[Exercise aim]:
Transcribe, exactly and in full, every record shown below, while omitting its images.

[Supplied information]:
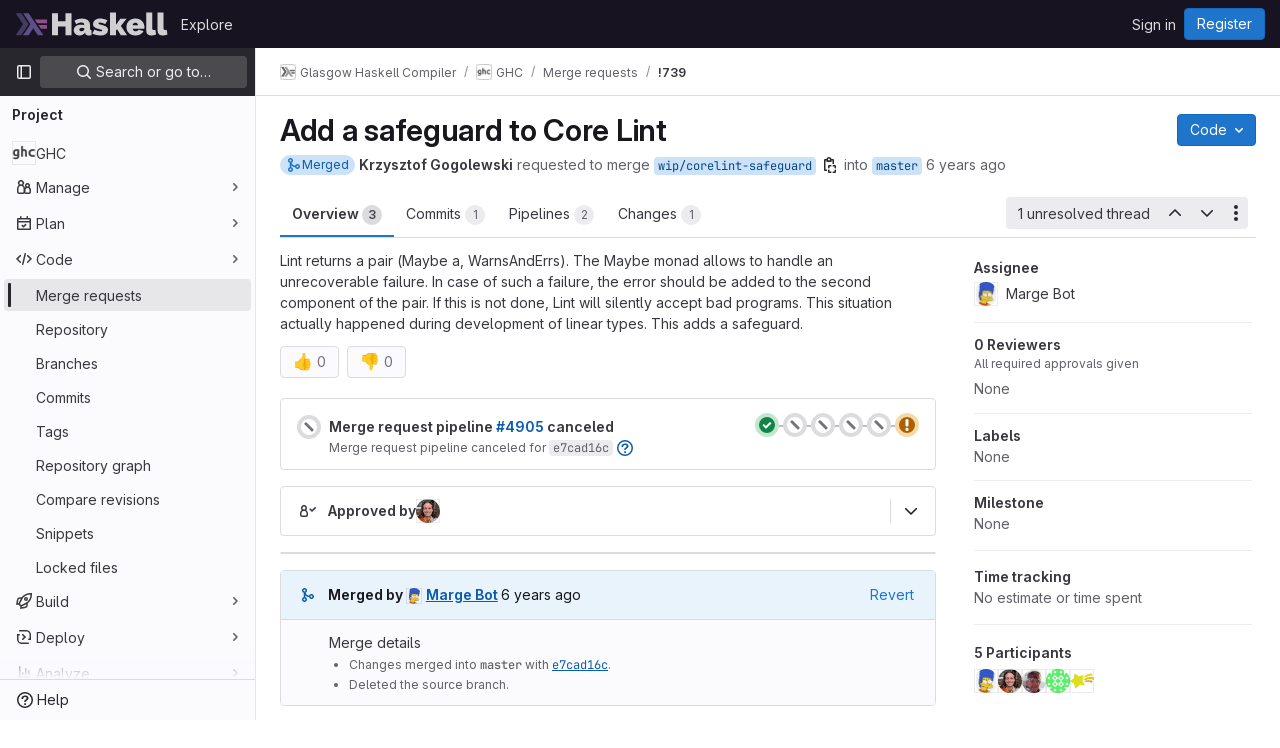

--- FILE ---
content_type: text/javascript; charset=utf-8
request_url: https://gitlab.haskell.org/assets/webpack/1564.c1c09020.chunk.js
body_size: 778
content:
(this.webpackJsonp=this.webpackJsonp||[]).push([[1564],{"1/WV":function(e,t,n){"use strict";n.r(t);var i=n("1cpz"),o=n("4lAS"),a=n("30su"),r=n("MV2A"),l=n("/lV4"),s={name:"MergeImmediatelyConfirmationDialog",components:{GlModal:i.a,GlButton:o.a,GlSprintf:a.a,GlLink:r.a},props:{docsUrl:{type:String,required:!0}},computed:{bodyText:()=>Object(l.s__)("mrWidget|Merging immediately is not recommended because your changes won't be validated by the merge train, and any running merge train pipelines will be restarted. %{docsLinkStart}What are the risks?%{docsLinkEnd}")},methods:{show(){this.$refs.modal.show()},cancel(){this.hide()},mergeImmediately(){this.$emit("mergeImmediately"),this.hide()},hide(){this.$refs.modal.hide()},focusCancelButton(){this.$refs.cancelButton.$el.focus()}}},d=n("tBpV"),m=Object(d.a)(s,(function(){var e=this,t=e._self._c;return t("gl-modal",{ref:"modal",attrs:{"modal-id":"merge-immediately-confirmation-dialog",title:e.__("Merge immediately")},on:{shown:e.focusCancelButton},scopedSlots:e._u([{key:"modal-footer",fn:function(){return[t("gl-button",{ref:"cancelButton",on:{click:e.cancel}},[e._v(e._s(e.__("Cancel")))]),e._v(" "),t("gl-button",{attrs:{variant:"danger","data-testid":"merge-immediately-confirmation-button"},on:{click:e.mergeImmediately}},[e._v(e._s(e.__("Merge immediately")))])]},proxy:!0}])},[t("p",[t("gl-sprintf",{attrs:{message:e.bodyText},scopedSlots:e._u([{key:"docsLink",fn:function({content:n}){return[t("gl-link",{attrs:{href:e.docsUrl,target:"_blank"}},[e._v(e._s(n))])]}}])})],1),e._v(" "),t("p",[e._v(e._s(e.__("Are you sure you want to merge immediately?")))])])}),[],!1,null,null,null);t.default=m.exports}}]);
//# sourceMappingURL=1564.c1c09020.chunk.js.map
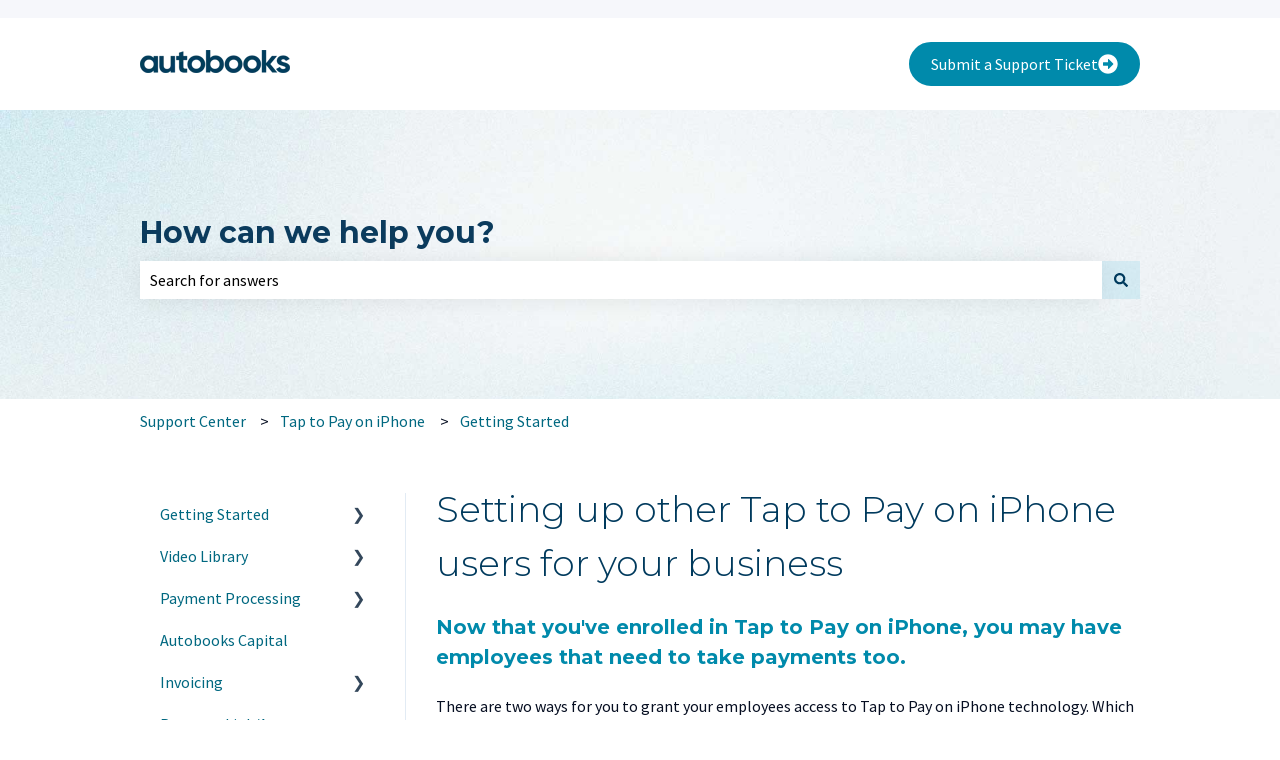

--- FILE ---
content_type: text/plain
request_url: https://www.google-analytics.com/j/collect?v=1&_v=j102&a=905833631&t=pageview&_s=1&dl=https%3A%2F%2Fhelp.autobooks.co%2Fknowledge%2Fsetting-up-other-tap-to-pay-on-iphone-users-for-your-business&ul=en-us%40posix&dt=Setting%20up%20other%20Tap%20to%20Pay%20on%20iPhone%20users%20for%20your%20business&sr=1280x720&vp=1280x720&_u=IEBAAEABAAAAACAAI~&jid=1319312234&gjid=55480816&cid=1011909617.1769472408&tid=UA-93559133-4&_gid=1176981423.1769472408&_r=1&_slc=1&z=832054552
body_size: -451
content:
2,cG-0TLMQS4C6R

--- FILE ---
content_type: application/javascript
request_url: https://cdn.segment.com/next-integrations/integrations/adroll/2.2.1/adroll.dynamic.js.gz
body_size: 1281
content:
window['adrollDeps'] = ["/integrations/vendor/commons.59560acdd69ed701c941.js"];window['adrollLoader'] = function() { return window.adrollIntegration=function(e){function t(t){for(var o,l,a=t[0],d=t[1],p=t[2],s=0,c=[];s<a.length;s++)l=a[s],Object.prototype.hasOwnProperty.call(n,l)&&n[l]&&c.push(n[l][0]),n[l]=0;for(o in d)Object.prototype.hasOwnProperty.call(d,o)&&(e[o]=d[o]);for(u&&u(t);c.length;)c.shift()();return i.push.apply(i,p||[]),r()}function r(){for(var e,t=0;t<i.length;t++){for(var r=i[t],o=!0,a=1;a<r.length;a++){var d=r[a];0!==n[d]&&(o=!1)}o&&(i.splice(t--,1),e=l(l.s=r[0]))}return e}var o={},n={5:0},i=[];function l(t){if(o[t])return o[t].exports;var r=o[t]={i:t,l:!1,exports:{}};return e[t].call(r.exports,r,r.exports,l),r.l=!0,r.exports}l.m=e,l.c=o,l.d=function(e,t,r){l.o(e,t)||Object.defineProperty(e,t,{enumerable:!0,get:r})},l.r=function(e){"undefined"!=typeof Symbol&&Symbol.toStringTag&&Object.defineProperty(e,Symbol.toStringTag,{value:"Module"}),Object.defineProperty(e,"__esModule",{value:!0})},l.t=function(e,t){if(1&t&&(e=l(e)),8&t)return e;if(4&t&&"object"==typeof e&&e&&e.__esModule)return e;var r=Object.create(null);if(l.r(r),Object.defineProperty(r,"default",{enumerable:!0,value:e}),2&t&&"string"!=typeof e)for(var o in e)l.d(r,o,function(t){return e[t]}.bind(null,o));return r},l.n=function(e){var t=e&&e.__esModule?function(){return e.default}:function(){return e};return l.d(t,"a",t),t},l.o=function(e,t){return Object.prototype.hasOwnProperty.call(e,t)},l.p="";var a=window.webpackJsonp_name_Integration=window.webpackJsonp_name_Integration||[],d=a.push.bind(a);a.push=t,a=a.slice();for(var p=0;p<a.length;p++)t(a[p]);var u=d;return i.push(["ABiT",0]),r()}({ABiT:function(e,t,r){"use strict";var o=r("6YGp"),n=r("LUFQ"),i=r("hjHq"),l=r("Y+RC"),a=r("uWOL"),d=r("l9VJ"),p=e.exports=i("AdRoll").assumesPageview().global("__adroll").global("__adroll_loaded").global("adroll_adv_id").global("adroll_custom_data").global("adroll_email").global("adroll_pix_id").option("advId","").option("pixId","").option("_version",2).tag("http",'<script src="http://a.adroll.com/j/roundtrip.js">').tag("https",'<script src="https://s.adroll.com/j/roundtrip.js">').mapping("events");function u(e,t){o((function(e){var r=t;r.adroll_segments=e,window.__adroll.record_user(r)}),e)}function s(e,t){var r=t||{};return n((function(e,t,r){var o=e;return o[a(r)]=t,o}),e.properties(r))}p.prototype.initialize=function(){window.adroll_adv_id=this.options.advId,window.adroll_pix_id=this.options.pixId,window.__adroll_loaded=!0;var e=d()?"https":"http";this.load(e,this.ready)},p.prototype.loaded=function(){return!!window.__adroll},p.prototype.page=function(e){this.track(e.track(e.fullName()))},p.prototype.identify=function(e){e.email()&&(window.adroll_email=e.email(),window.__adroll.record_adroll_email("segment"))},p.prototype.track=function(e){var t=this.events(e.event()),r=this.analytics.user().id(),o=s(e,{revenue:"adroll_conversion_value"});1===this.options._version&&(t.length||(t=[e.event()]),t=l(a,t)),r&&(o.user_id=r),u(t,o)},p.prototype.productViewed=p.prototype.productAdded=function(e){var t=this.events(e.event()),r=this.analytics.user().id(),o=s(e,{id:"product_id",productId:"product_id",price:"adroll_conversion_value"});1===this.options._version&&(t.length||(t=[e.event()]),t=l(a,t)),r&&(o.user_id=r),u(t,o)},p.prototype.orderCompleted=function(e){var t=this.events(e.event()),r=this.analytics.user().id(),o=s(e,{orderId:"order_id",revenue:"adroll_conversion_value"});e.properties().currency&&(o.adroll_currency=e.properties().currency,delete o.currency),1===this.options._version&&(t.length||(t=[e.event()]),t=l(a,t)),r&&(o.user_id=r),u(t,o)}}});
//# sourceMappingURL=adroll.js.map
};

[Exercise output]:
--- FILE ---
content_type: text/javascript; charset=utf-8
request_url: https://gitlab.haskell.org/assets/webpack/1564.c1c09020.chunk.js
body_size: 778
content:
(this.webpackJsonp=this.webpackJsonp||[]).push([[1564],{"1/WV":function(e,t,n){"use strict";n.r(t);var i=n("1cpz"),o=n("4lAS"),a=n("30su"),r=n("MV2A"),l=n("/lV4"),s={name:"MergeImmediatelyConfirmationDialog",components:{GlModal:i.a,GlButton:o.a,GlSprintf:a.a,GlLink:r.a},props:{docsUrl:{type:String,required:!0}},computed:{bodyText:()=>Object(l.s__)("mrWidget|Merging immediately is not recommended because your changes won't be validated by the merge train, and any running merge train pipelines will be restarted. %{docsLinkStart}What are the risks?%{docsLinkEnd}")},methods:{show(){this.$refs.modal.show()},cancel(){this.hide()},mergeImmediately(){this.$emit("mergeImmediately"),this.hide()},hide(){this.$refs.modal.hide()},focusCancelButton(){this.$refs.cancelButton.$el.focus()}}},d=n("tBpV"),m=Object(d.a)(s,(function(){var e=this,t=e._self._c;return t("gl-modal",{ref:"modal",attrs:{"modal-id":"merge-immediately-confirmation-dialog",title:e.__("Merge immediately")},on:{shown:e.focusCancelButton},scopedSlots:e._u([{key:"modal-footer",fn:function(){return[t("gl-button",{ref:"cancelButton",on:{click:e.cancel}},[e._v(e._s(e.__("Cancel")))]),e._v(" "),t("gl-button",{attrs:{variant:"danger","data-testid":"merge-immediately-confirmation-button"},on:{click:e.mergeImmediately}},[e._v(e._s(e.__("Merge immediately")))])]},proxy:!0}])},[t("p",[t("gl-sprintf",{attrs:{message:e.bodyText},scopedSlots:e._u([{key:"docsLink",fn:function({content:n}){return[t("gl-link",{attrs:{href:e.docsUrl,target:"_blank"}},[e._v(e._s(n))])]}}])})],1),e._v(" "),t("p",[e._v(e._s(e.__("Are you sure you want to merge immediately?")))])])}),[],!1,null,null,null);t.default=m.exports}}]);
//# sourceMappingURL=1564.c1c09020.chunk.js.map

--- FILE ---
content_type: text/plain
request_url: https://www.google-analytics.com/j/collect?v=1&_v=j102&a=905833631&t=pageview&_s=1&dl=https%3A%2F%2Fhelp.autobooks.co%2Fknowledge%2Fsetting-up-other-tap-to-pay-on-iphone-users-for-your-business&ul=en-us%40posix&dt=Setting%20up%20other%20Tap%20to%20Pay%20on%20iPhone%20users%20for%20your%20business&sr=1280x720&vp=1280x720&_u=IEBAAEABAAAAACAAI~&jid=1319312234&gjid=55480816&cid=1011909617.1769472408&tid=UA-93559133-4&_gid=1176981423.1769472408&_r=1&_slc=1&z=832054552
body_size: -451
content:
2,cG-0TLMQS4C6R

--- FILE ---
content_type: application/javascript
request_url: https://cdn.segment.com/next-integrations/integrations/adroll/2.2.1/adroll.dynamic.js.gz
body_size: 1281
content:
window['adrollDeps'] = ["/integrations/vendor/commons.59560acdd69ed701c941.js"];window['adrollLoader'] = function() { return window.adrollIntegration=function(e){function t(t){for(var o,l,a=t[0],d=t[1],p=t[2],s=0,c=[];s<a.length;s++)l=a[s],Object.prototype.hasOwnProperty.call(n,l)&&n[l]&&c.push(n[l][0]),n[l]=0;for(o in d)Object.prototype.hasOwnProperty.call(d,o)&&(e[o]=d[o]);for(u&&u(t);c.length;)c.shift()();return i.push.apply(i,p||[]),r()}function r(){for(var e,t=0;t<i.length;t++){for(var r=i[t],o=!0,a=1;a<r.length;a++){var d=r[a];0!==n[d]&&(o=!1)}o&&(i.splice(t--,1),e=l(l.s=r[0]))}return e}var o={},n={5:0},i=[];function l(t){if(o[t])return o[t].exports;var r=o[t]={i:t,l:!1,exports:{}};return e[t].call(r.exports,r,r.exports,l),r.l=!0,r.exports}l.m=e,l.c=o,l.d=function(e,t,r){l.o(e,t)||Object.defineProperty(e,t,{enumerable:!0,get:r})},l.r=function(e){"undefined"!=typeof Symbol&&Symbol.toStringTag&&Object.defineProperty(e,Symbol.toStringTag,{value:"Module"}),Object.defineProperty(e,"__esModule",{value:!0})},l.t=function(e,t){if(1&t&&(e=l(e)),8&t)return e;if(4&t&&"object"==typeof e&&e&&e.__esModule)return e;var r=Object.create(null);if(l.r(r),Object.defineProperty(r,"default",{enumerable:!0,value:e}),2&t&&"string"!=typeof e)for(var o in e)l.d(r,o,function(t){return e[t]}.bind(null,o));return r},l.n=function(e){var t=e&&e.__esModule?function(){return e.default}:function(){return e};return l.d(t,"a",t),t},l.o=function(e,t){return Object.prototype.hasOwnProperty.call(e,t)},l.p="";var a=window.webpackJsonp_name_Integration=window.webpackJsonp_name_Integration||[],d=a.push.bind(a);a.push=t,a=a.slice();for(var p=0;p<a.length;p++)t(a[p]);var u=d;return i.push(["ABiT",0]),r()}({ABiT:function(e,t,r){"use strict";var o=r("6YGp"),n=r("LUFQ"),i=r("hjHq"),l=r("Y+RC"),a=r("uWOL"),d=r("l9VJ"),p=e.exports=i("AdRoll").assumesPageview().global("__adroll").global("__adroll_loaded").global("adroll_adv_id").global("adroll_custom_data").global("adroll_email").global("adroll_pix_id").option("advId","").option("pixId","").option("_version",2).tag("http",'<script src="http://a.adroll.com/j/roundtrip.js">').tag("https",'<script src="https://s.adroll.com/j/roundtrip.js">').mapping("events");function u(e,t){o((function(e){var r=t;r.adroll_segments=e,window.__adroll.record_user(r)}),e)}function s(e,t){var r=t||{};return n((function(e,t,r){var o=e;return o[a(r)]=t,o}),e.properties(r))}p.prototype.initialize=function(){window.adroll_adv_id=this.options.advId,window.adroll_pix_id=this.options.pixId,window.__adroll_loaded=!0;var e=d()?"https":"http";this.load(e,this.ready)},p.prototype.loaded=function(){return!!window.__adroll},p.prototype.page=function(e){this.track(e.track(e.fullName()))},p.prototype.identify=function(e){e.email()&&(window.adroll_email=e.email(),window.__adroll.record_adroll_email("segment"))},p.prototype.track=function(e){var t=this.events(e.event()),r=this.analytics.user().id(),o=s(e,{revenue:"adroll_conversion_value"});1===this.options._version&&(t.length||(t=[e.event()]),t=l(a,t)),r&&(o.user_id=r),u(t,o)},p.prototype.productViewed=p.prototype.productAdded=function(e){var t=this.events(e.event()),r=this.analytics.user().id(),o=s(e,{id:"product_id",productId:"product_id",price:"adroll_conversion_value"});1===this.options._version&&(t.length||(t=[e.event()]),t=l(a,t)),r&&(o.user_id=r),u(t,o)},p.prototype.orderCompleted=function(e){var t=this.events(e.event()),r=this.analytics.user().id(),o=s(e,{orderId:"order_id",revenue:"adroll_conversion_value"});e.properties().currency&&(o.adroll_currency=e.properties().currency,delete o.currency),1===this.options._version&&(t.length||(t=[e.event()]),t=l(a,t)),r&&(o.user_id=r),u(t,o)}}});
//# sourceMappingURL=adroll.js.map
};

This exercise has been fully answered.